The visit came after a July 5 campaign stop — Scibelli arrived just in time to meet the president — and drew attention to his FS Food Group, which is the parent company of five brands. “It’s great for our team, great for the brand,” he said later.
Scibelli, who is 52, moved to Charlotte in 1990 after earning bachelor’s and MBA degrees from Wake Forest University. He opened Italian restaurant Mama Ricotta’s two years later and is now one of the city’s most successful restaurant owners. Last year, he and his business partners, including Lone Star Steakhouse co-founder Dennis Thompson, sold their Bad Daddy’s Burger Bar chain to a Colorado-based restaurant group for $21 million. Started in Charlotte’s Dilworth neighborhood, the chain had 15 stores in Colorado, the Carolinas and Tennessee at the time of the sale. Midwood Smokehouse, which opened in 2011, has three locations in the Carolinas.
Yafo is Scibelli’s first foray into “fast casual,” where diners order from a menu board at the front counter and work their way down the line to pick up their food. “That’s where everybody’s going,” Scibelli says. “They want to eat chef-caliber food, but they want it quickly.”
He got the idea for a Mediterranean restaurant from a former college roommate at Wake Forest who is Iranian, while the rapid growth of Zoe’s Kitchen obviously suggests big opportunity. The Plano, Texas-based chain now has more than 180 restaurants in 19 states that feature soups, sandwiches and salads with a Mediterranean twist.

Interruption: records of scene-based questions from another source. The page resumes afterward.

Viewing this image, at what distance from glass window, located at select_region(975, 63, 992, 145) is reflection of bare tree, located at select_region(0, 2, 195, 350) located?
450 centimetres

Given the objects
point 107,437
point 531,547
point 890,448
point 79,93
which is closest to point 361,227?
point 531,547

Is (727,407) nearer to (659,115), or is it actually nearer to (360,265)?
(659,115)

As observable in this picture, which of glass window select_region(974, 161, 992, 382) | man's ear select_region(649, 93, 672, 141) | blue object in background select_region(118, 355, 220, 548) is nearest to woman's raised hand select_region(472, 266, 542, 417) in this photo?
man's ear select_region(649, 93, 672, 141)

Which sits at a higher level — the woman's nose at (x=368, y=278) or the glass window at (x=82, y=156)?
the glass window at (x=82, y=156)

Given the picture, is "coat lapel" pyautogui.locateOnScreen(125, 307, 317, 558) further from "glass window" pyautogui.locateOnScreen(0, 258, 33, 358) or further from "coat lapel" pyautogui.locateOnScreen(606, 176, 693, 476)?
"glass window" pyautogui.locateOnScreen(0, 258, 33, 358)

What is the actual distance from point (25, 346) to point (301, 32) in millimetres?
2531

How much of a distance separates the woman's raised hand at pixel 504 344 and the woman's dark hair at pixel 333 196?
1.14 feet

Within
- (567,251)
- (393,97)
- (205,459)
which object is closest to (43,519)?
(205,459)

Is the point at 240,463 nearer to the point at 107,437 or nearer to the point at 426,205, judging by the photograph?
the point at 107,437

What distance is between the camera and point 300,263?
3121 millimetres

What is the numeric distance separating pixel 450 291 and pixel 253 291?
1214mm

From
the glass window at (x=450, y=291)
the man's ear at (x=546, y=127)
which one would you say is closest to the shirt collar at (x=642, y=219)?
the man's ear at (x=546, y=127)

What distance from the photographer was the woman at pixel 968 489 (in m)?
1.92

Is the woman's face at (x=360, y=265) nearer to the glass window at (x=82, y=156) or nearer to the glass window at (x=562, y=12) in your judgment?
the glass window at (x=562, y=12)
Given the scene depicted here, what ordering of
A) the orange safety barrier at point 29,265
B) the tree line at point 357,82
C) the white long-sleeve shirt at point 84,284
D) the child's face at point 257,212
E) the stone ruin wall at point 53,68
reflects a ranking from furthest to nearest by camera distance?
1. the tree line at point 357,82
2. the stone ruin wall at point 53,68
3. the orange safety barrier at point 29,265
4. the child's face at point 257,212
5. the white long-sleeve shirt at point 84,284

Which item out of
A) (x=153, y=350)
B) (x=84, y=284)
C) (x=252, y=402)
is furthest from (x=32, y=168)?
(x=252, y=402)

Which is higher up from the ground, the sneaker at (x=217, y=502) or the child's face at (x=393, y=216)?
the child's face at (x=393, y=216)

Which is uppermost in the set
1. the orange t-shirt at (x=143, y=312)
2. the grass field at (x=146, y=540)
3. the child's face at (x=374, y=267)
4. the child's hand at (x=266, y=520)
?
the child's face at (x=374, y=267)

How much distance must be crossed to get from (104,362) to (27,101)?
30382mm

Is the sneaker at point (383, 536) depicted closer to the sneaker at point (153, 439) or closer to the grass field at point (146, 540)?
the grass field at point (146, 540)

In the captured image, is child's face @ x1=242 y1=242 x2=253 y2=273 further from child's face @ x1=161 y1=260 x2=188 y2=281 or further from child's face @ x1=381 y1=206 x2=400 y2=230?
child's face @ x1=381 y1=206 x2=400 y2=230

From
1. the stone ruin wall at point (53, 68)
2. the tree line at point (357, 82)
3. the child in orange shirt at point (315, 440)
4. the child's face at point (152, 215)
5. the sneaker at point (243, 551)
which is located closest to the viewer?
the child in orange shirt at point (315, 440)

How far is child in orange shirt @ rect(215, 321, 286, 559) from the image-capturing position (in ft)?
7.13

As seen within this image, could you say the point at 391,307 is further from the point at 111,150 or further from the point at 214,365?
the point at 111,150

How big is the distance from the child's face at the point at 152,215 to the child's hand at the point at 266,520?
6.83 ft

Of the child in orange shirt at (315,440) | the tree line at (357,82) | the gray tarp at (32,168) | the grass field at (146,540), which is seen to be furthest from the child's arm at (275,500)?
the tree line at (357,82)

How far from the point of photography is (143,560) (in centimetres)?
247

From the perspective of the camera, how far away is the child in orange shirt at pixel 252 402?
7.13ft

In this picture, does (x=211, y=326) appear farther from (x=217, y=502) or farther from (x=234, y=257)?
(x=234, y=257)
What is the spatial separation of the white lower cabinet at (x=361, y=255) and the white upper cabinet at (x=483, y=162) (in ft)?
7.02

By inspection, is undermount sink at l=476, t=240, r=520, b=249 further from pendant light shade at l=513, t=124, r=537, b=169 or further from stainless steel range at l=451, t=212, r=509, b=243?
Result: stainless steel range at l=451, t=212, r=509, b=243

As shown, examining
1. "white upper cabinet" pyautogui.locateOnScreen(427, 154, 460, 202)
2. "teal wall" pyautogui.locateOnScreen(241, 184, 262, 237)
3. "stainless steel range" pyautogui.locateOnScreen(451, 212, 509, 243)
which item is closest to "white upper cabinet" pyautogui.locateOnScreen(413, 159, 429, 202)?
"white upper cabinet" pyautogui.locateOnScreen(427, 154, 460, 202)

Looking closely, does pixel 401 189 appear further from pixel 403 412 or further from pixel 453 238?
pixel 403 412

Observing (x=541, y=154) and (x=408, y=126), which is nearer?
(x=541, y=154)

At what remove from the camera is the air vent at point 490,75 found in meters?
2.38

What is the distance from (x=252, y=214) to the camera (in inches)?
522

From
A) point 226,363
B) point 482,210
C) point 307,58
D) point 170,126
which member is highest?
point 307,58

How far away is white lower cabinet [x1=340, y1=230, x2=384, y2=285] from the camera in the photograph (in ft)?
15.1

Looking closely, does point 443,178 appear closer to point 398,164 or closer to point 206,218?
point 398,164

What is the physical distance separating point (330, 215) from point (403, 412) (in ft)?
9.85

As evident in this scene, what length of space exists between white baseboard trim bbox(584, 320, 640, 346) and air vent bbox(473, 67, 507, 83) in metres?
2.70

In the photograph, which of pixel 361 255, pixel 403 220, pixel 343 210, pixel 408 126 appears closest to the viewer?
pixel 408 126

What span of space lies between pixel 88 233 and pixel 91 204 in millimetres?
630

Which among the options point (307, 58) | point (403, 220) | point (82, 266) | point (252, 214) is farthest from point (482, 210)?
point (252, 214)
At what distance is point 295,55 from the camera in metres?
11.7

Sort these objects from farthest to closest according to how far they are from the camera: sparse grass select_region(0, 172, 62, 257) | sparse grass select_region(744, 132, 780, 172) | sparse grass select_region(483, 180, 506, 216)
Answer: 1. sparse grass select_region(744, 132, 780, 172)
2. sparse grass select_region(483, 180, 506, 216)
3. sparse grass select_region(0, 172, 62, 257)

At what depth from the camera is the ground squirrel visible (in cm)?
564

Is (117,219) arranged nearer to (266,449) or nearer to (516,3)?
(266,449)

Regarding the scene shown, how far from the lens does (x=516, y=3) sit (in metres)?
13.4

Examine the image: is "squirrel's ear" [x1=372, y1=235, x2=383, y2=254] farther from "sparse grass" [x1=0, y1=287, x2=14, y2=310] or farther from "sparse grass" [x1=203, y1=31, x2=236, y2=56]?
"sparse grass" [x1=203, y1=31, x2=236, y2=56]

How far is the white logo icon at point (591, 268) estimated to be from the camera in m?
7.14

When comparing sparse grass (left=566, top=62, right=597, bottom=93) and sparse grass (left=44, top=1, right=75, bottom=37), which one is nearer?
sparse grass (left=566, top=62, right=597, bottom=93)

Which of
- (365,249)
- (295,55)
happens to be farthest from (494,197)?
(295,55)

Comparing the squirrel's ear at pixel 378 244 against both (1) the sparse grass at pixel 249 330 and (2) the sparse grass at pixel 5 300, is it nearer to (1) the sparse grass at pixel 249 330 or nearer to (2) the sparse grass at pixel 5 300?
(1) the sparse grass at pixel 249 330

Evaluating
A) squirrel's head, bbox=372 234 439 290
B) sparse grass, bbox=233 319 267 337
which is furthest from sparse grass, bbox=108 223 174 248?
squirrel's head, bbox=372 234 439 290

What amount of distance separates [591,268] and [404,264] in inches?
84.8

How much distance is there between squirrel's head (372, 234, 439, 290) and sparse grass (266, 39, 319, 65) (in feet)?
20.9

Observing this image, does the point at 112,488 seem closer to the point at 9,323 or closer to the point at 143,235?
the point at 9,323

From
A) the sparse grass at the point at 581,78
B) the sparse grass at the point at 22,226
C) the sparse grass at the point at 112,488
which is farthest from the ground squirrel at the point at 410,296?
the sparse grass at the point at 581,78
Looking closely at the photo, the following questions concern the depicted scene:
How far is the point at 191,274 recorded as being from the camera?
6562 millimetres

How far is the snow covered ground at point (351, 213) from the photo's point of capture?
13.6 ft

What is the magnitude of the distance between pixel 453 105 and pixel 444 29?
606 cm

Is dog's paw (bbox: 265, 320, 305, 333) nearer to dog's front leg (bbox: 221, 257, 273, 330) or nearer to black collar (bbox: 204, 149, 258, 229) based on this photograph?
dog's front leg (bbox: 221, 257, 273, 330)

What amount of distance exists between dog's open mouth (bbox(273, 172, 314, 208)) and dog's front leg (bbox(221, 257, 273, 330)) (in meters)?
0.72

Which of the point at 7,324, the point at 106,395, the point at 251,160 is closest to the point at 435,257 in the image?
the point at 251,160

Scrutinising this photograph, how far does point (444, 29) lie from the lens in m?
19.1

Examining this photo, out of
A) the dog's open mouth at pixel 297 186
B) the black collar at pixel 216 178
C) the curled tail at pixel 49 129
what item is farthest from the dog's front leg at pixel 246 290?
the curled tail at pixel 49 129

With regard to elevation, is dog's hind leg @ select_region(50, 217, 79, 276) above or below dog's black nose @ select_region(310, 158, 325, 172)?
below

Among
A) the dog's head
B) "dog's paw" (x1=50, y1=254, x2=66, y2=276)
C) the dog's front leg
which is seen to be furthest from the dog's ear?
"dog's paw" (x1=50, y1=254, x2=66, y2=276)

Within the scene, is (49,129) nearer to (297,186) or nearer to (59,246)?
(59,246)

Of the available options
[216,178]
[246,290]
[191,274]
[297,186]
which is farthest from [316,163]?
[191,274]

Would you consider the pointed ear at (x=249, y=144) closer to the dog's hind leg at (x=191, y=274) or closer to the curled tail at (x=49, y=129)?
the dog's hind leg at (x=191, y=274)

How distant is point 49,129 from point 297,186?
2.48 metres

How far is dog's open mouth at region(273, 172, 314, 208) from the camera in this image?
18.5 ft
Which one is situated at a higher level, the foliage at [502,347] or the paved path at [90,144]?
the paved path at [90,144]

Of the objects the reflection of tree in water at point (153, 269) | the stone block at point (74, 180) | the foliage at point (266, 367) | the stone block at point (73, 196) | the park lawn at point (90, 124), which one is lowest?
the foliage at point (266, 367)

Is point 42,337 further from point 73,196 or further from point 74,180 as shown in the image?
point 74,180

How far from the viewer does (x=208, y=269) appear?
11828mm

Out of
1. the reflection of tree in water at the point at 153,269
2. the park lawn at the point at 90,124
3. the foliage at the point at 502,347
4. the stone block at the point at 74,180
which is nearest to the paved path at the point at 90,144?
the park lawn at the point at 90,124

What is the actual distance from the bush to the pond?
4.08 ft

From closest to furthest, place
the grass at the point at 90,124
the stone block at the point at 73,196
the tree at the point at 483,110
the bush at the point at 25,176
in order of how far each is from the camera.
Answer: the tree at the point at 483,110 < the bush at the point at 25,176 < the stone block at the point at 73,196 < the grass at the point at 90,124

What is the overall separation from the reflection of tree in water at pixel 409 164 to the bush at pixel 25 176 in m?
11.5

Yafo’s menu emphasizes organic, sustainably sourced products for hummus and bright sauces. “One of the things that’s going to happen over the next few years,” Scibelli says, “is people will understand that Italian, Chinese and Mexican aren’t the only kinds of ethnic foods.”
The 3,000-square-foot restaurant near SouthPark Mall employs about 30 people. Scibelli and his team are still tweaking recipes and refining their process, but he says he wants to add more Yafo sites when the time is right. A new concept can cost FS Food Group anywhere from $400,000 to $1 million. Yafo was close to the higher end of that range, Scibelli says.
“I would like to grow it,” he says. “Anything you do, you want to grow it. We need some data, more structure. Our sales are really great, they’re solid, but it’s really just understanding the business concept.”